This is part 5 of a series of posts by Julie Hemker, a young woman born with sacral agenesis, and her Mom, Charlotte Schild. I am so grateful that they have been willing to share their stories with you, my dear readers, about what it is like to be born with a serious birth defect that required 47 surgeries by age 37. And, what it is like to raise a family when one of your three children has a chronic condition that needs frequent healthcare interventions. I hope you have loved getting to know Julie and Charlotte and their family/friends and Julie’s dog, Stella, as much as I have. In this post, Julie describes how she is coping with complications related to serious injuries she sustained when she fell off her sofa.  —Pat

6 COMMENTS

  1. Hi Ms. Julie, I hope this email finds you in good spirits. I just happened to come across several of your articles while researching congenital defects. I have found your articles to be both engaging and enlightening.

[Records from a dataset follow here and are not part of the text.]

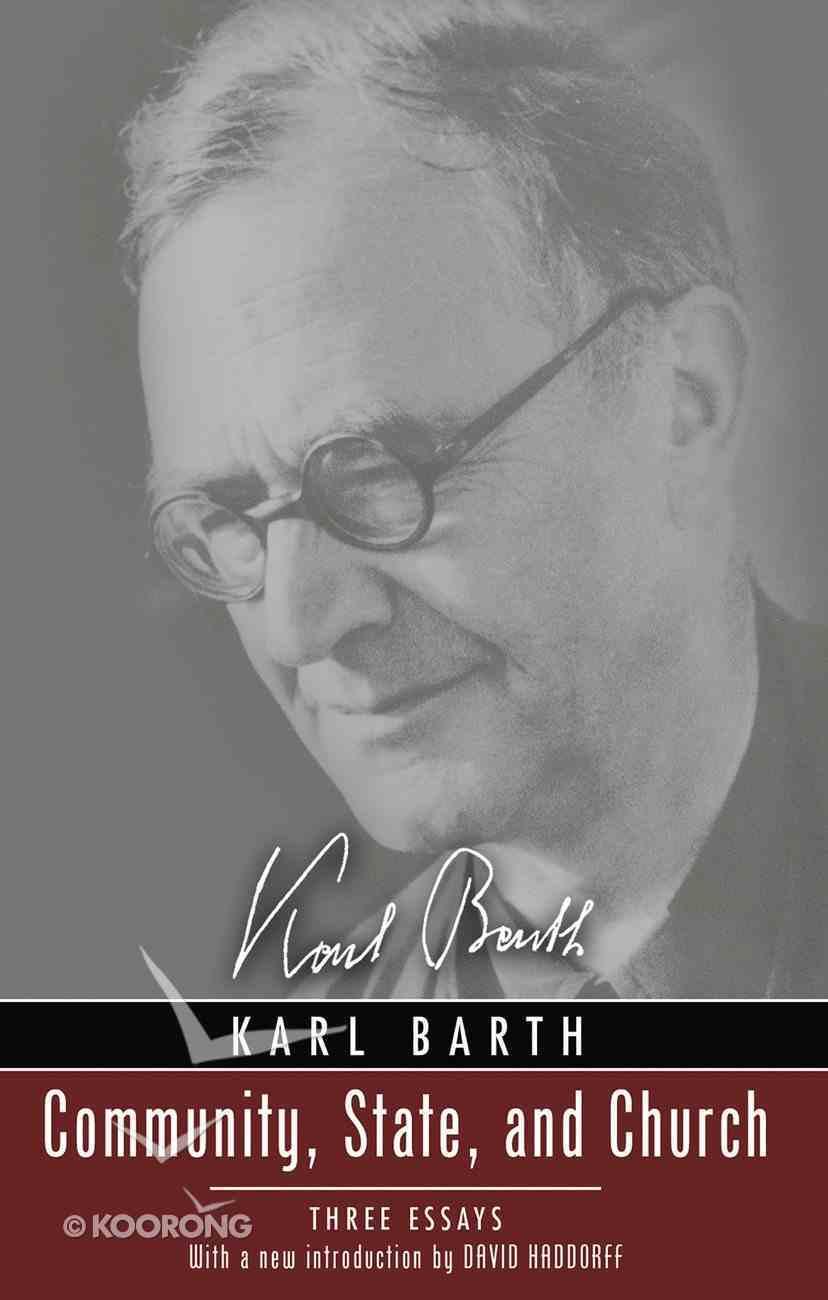 Community, State, and Church (Karl Barth Series) eBook
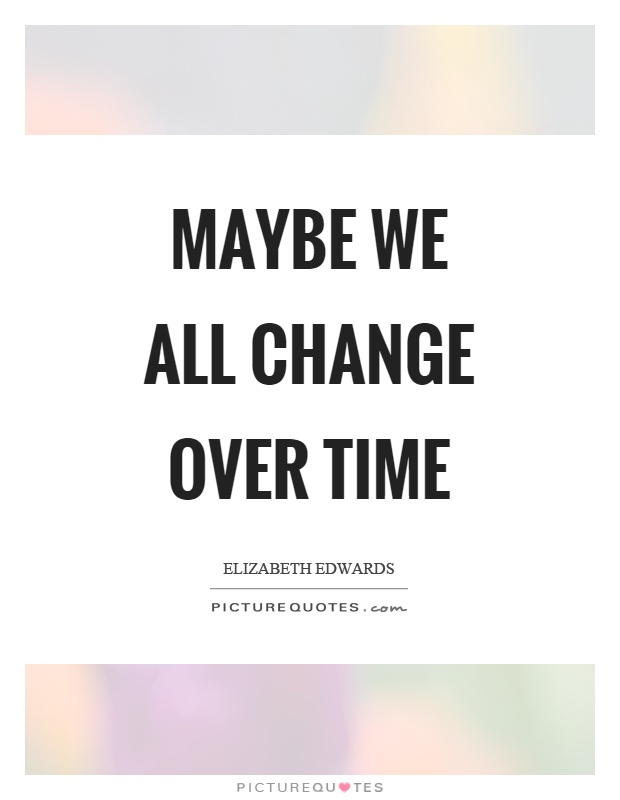 Maybe we all change over time Picture Quote #1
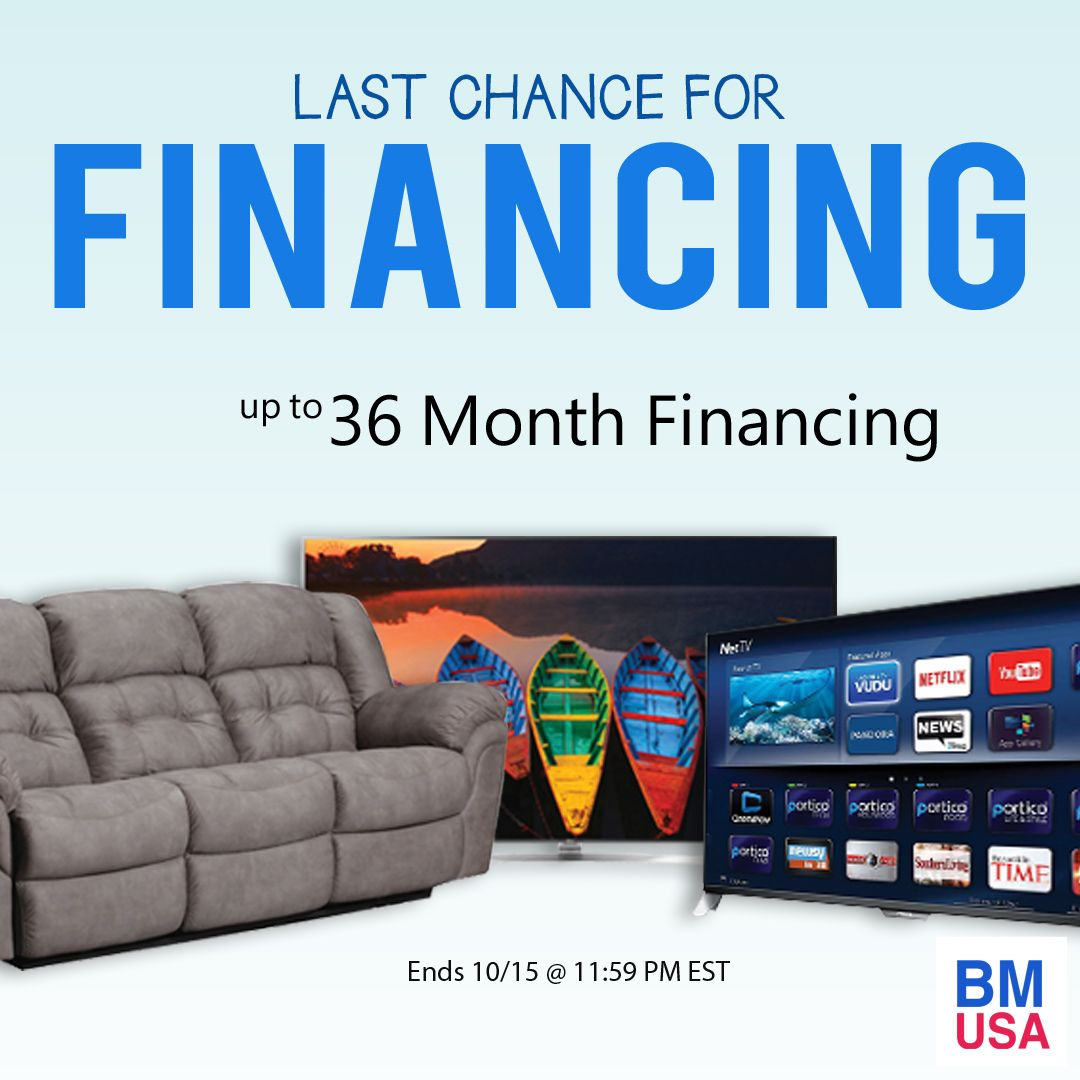 Don T Miss It Up To 36 Month Financing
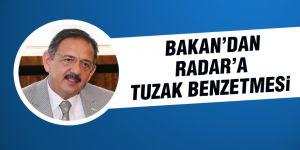 Bakan'dan Radar'a tuzak benzetmesi
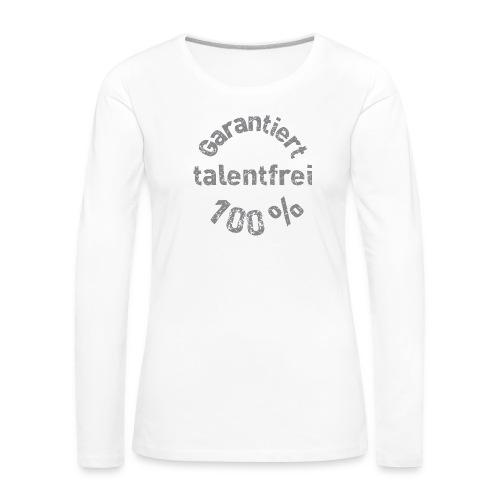 Garantiert 100% talentfrei - Frauen Premium Langarmshirt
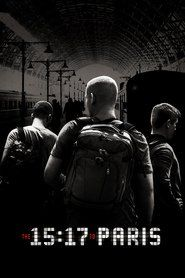 Watch The 15:17 to Paris Full Movie Watch The 15:17 to Paris Full Movie Online Watch The 15:17 to Paris Full Movie HD 1080p The 15:17 to Paris Full Movie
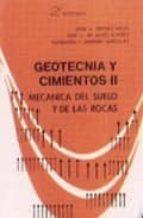 geotecnia y cimientos ii: mecanica del suelo y de las rocas (2ª e d.) 9788472070219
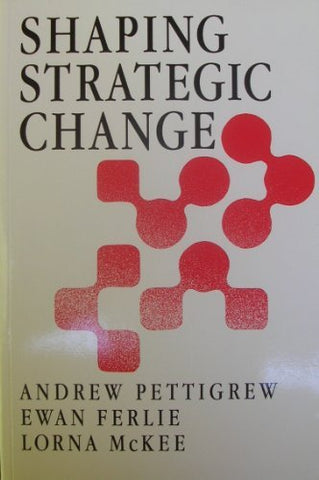 Shaping Strategic Change: Making Change in Large Organizations - Case of the National Health Service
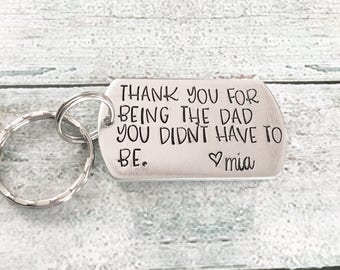 Gift for Stepfather - Hand stamped keychain - Gift from stepchild - Thank you gift - Father's Day gift for Step Dad - Thank you Dad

I have never met anyone with Sacral Agenisis but found you to be very insperational. I hope you have made significant strides in your health since I read this article. I will keep you in my thoughts and prayers. Looking forward to hearing from.

    Sincerely
    Richard

  2. oh, jules, your words touch my heart!!! your ability to face all of your challenges is inspiring to all of your family who love you so much, as well as all your readers!!!!

    uncle charlie and i send you our love and prayers……auntie!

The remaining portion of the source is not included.